Text excerpt =
_ _ _ _ _ _ _
Studio album by Ray Cash
- Released: June 27, 2006
- Recorded: 2005–2006
- Genre: Hip hop
- Length: 61:02
- Label: Ghet-O-Vision; Columbia; Sony Urban;
- Producer: Ray Cash; Scarface; Chad "Wes" Hamilton; Knoxxx; Rick Rock; The Kickdrums; Cooly C; JakPot;

Singles from Cash on Delivery
- "Sex Appeal (Pimp in My Own Mind)" Released: 2004; "Smokin' & Leanin'" Released: 2005; "Bumpin' My Music" Released: March 21, 2006;

= Cash on Delivery (album) =

Cash on Delivery is the debut studio album by American rapper Ray Cash. It was released on June 27, 2006, by Ghet-O-Vision Entertainment, Sony Urban Music, and Columbia Records. Most of the album was finished before he signed a record deal. Guest features that contributed were Scarface among others. Cash on Delivery peaked at number 41 on the Billboard 200 chart and number 8 on the Top R&B/Hip-Hop Albums chart, selling 24,000 copies in the first week. The album received positive reviews from music critics.

Professional ratings
Review scores
| Source | Rating |
| AllMusic | Star |
| Winston-Salem Journal | Star |
| XXL | XL (4/5) |

==Background==
In the song "P.A.N.", Cash criticizes bubblegum rap. Also, Cash insinuates that his label Ghet-O-Vision Entertainment and Sony Urban Music before the album's release showed that "it doesn't know what to do with him". The song, "Bumpin' My Music" and album both reflect a hardcore image of hip-hop. On his debut album, he calls out a number of his inspirations in the album.
_ _ _ _ _ _ _
Task list =
(a) Reproduce, word for word, the passage of the Cash on Delivery article starting at "Singles from Cash" and ending at "from music critics.".
(b) In the records, rewrite the lines starting at the one containing "Lay out point" and ending at the one containing "Answer: point (293, 323)", putting "distance from the lens" in place of "camera distance" and leaving everything else unchanged. Return only those lines.

(Entries on spatial positioning)
_ _ _ _ _ _ _
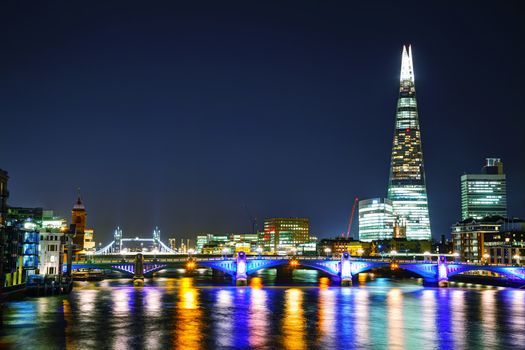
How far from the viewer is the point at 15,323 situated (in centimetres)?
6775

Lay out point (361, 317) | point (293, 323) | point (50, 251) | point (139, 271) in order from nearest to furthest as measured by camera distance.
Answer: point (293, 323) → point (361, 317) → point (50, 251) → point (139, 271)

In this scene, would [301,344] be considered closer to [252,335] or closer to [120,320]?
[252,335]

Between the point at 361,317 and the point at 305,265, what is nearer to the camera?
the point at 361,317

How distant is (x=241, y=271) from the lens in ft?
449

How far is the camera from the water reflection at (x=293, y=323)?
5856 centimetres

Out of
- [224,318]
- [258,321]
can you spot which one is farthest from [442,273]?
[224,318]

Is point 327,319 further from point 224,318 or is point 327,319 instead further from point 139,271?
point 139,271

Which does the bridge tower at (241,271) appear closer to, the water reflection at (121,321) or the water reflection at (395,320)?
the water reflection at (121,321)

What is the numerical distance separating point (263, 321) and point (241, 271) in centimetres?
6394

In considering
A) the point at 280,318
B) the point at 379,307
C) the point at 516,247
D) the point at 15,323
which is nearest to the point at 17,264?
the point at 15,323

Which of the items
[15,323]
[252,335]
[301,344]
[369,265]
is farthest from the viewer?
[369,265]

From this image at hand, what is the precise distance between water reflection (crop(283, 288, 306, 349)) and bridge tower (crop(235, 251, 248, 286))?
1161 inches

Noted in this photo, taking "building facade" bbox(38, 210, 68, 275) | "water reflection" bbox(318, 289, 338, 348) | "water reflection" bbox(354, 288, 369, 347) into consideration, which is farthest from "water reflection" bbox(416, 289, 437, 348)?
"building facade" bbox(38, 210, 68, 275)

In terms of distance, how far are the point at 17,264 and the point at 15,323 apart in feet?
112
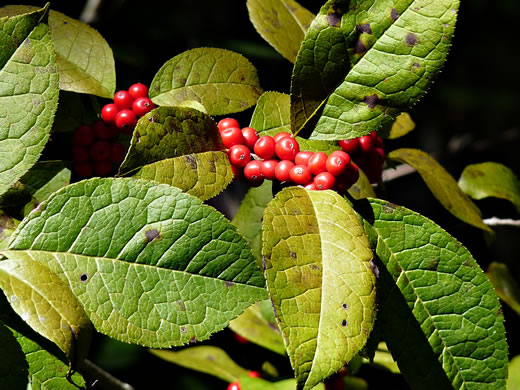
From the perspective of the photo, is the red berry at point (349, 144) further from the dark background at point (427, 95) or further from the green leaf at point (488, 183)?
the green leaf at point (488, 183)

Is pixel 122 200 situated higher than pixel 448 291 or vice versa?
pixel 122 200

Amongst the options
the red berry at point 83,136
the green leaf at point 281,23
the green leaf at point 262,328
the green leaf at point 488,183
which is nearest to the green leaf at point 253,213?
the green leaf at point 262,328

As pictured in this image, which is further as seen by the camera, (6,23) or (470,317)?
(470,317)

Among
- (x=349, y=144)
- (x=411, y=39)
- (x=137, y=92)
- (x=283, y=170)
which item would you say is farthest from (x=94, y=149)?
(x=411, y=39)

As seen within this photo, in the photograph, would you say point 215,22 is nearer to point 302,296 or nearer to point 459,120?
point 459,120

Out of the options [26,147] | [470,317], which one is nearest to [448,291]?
_ _ _ _ _ _ _
Answers to the tasks =
(a)
Singles from Cash on Delivery
- "Sex Appeal (Pimp in My Own Mind)" Released: 2004; "Smokin' & Leanin'" Released: 2005; "Bumpin' My Music" Released: March 21, 2006;

= Cash on Delivery (album) =

Cash on Delivery is the debut studio album by American rapper Ray Cash. It was released on June 27, 2006, by Ghet-O-Vision Entertainment, Sony Urban Music, and Columbia Records. Most of the album was finished before he signed a record deal. Guest features that contributed were Scarface among others. Cash on Delivery peaked at number 41 on the Billboard 200 chart and number 8 on the Top R&B/Hip-Hop Albums chart, selling 24,000 copies in the first week. The album received positive reviews from music critics.

(b)
Lay out point (361, 317) | point (293, 323) | point (50, 251) | point (139, 271) in order from nearest to furthest as measured by distance from the lens.
Answer: point (293, 323) → point (361, 317) → point (50, 251) → point (139, 271)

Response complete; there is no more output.